Regardless, Kevin shows you how to fill a gap. He sets up two pieces of 1/4″ plate with a V-gap, with one end fairly close and the other end wide. Again, he emphasizes that this is for aesthetic, not structural welding.
Using Longevity’s ProMTS 200 because he loves the MIG welder in it, Kevin first gives the metal a few tacks so the steel won’t move. Next he’s ready to run a welding bead. He’s got the MIG welder set at 23 volts for weld tacking, so he’s going to turn it down a little to 21.5, but leave the wire feed as it is at 147. Kevin reminds us that, with this machine, that doesn’t mean 147 inches a minute (he’s not sure how Longevity measures wire speed), but it’s about two-thirds of the way up.
Before Kevin starts welding, though, he addresses whether you can just run your bead from one end to the other. He explains he wouldn’t. Because of the gap, he’s found that if you try to just run a bead from one end to the other, one piece of metal will move away as you are welding, so the gap actually widens. Kevin says it’s best to tack it on one end, tack it on the other, then he likes to hopscotch back and forth. He’ll tack it in the middle, then run a short bead between two of the tacks, then go to another area and run a bead between two other tacks, etc., just filling it in as he works his way out. That helps spread out the heat more evenly and reduces warpage on thinner metals as well as prevents blow-outs. Kevin then runs the bead.
He says that that voltage worked well as he filled in the sections between the tacks. He also wove back and forth to fill in larger areas, “stealing” a little metal from each side of the gap. Then Kevin shows the first weld at 21.5 volts and another at 21.2. From the back you can see that both welds got good penetration all the way through.
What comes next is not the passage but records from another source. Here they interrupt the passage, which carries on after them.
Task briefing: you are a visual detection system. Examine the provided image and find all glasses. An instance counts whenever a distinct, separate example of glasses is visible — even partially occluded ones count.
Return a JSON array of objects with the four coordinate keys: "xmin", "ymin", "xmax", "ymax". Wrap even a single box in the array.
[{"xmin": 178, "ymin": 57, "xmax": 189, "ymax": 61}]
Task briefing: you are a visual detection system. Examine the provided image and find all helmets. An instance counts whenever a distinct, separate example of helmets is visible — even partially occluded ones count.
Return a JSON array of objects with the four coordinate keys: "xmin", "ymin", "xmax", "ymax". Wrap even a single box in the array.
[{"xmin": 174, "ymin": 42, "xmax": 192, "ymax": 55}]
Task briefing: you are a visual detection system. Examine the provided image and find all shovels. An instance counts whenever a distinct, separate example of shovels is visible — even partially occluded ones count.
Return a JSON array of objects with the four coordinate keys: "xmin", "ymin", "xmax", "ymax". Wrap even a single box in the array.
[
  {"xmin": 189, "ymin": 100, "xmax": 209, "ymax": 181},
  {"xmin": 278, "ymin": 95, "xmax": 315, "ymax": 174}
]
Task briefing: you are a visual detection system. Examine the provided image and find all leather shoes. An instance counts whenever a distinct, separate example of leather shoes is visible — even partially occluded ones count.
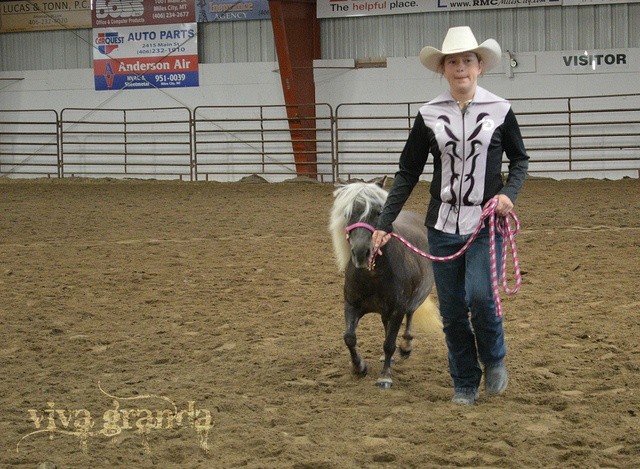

A couple of other ways to fill gaps include straightening a coathanger and laying it inside the gap, getting a piece of thick copper -1/8″ or 1/4″ preferred – and using it as a backer because the steel won’t stick to the copper. You can clamp or prop the copper, which gives the molten steel something to run up against as you are welding. Depending upon your design, you could even back it with another piece of steel and just weld it in.